__ASSIGNMENT A__.
In the tax compliance passage below, what does the survey experiment show taxpayers worry about more than the time spent on compliance?
__ASSIGNMENT B__.
State whether each of the following agrees with the tax compliance passage below. For each, answer yes or no and quote the deciding words from the passage. (i) The survey experiment assessed how much taxpayers would pay to make filing a tax return less unpleasant. (ii) Respondents placed considerable value on marginal savings of compliance time. (iii) Both authors of the article are at University of Minnesota Law School.
__ASSIGNMENT C__.
Continue the tax compliance passage below, beginning after its final sentence.

February 11, 2023 – Nicholas Ward
Jonathan H. Choi and Ariel Jurow Kleiman of University of Minnesota Law School and Loyola Law School Los Angeles, respectively, have made available for download their article “Subjective Costs of Tax Compliance.” The abstract is as follows:
This Article introduces and estimates “subjective costs” of tax compliance, which are costs of tax compliance that people experience directly and individually. To measure these costs, we conducted a survey experiment assessing how much taxpayers would pay to reduce the unpleasantness associated with filing a tax return. The experiment revealed that taxpayers are more concerned about inadvertent mistakes in their tax filings than by the time spent on compliance. Respondents also only ascribed meaningful value to eliminating all tax compliance work; they ascribed essentially no value to marginal time savings. Additionally, eliminating tax compliance time for high-income taxpayers and taxpayers with complex returns is not worth much more than eliminating tax compliance time for low-income taxpayers with simple returns.

__EXERCISE DATA__.
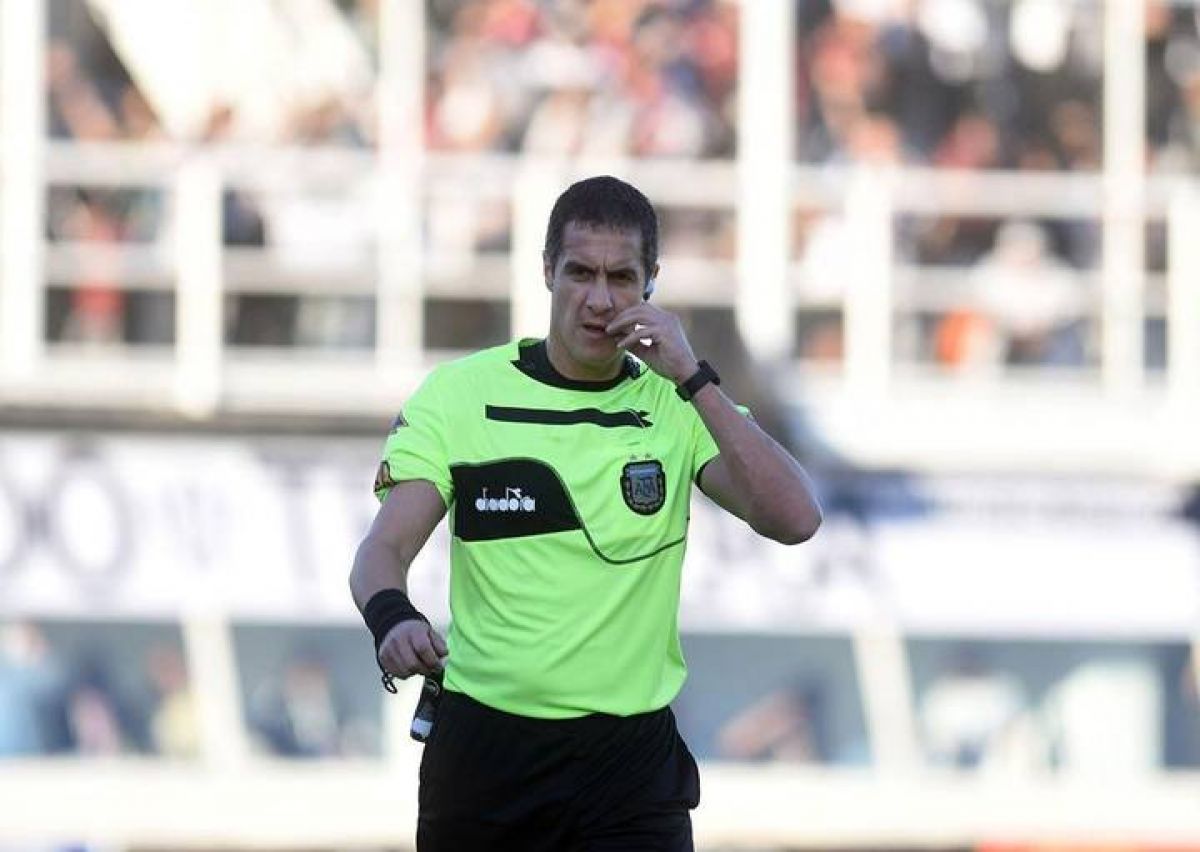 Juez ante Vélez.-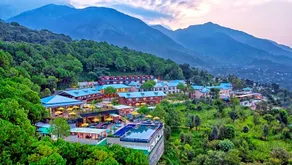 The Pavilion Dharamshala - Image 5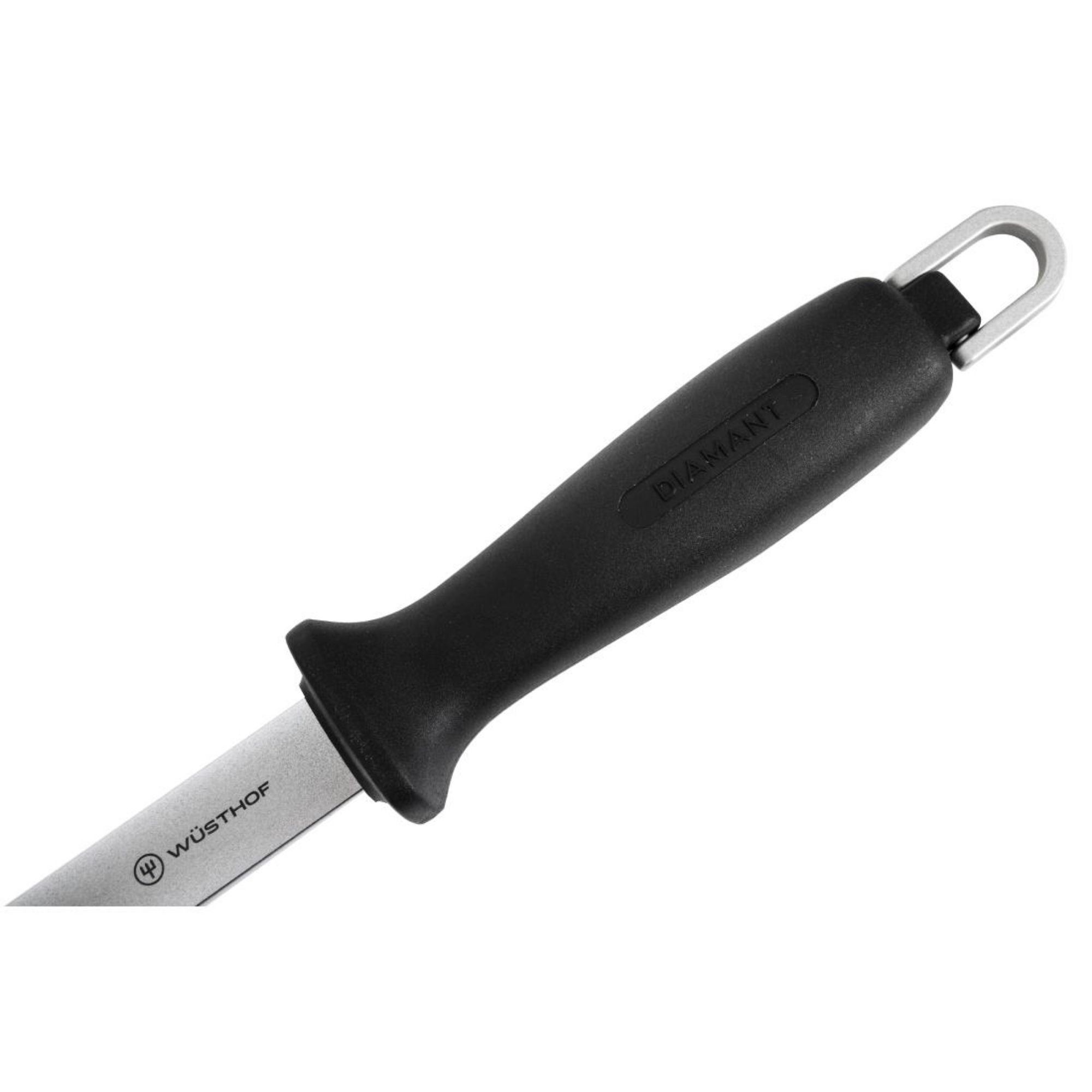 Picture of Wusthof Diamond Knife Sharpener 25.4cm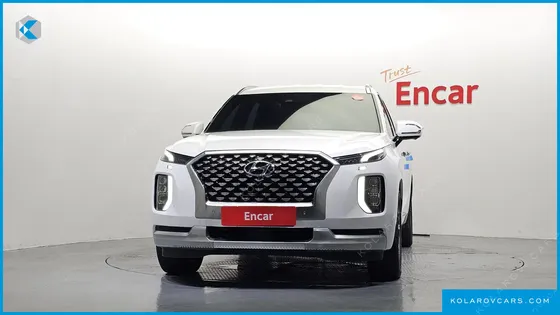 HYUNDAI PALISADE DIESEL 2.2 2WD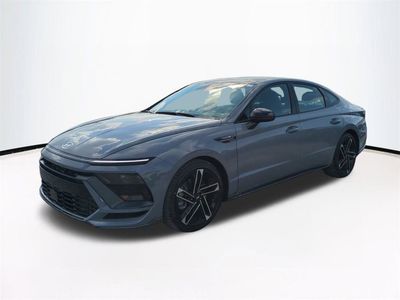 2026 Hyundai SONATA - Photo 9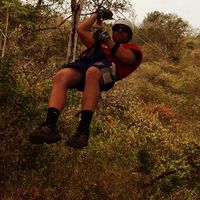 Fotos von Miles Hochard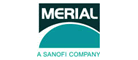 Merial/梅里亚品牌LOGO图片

__ANSWER SECTION A__.
Inadvertent mistakes in their tax filings.

__ANSWER SECTION B__.
(i) Yes: "assessing how much taxpayers would pay to reduce the unpleasantness associated with filing a tax return"
(ii) No: "they ascribed essentially no value to marginal time savings"
(iii) No: "of University of Minnesota Law School and Loyola Law School Los Angeles, respectively"

__ANSWER SECTION C__.
These findings have important implications for theory and policy. From a theoretical perspective, these survey results call into question the nearly universal practice of using market wages to monetize the time that people spend on tax compliance work. Indeed, our results suggest that people value their tax compliance time at a rate much lower than their hourly wage. Regarding policy, these findings counsel policymakers to think big when it comes to reducing tax compliance costs, focus on simplifications that reduce mistakes rather than merely saving time, and prioritize reforms that affect low-income taxpayers.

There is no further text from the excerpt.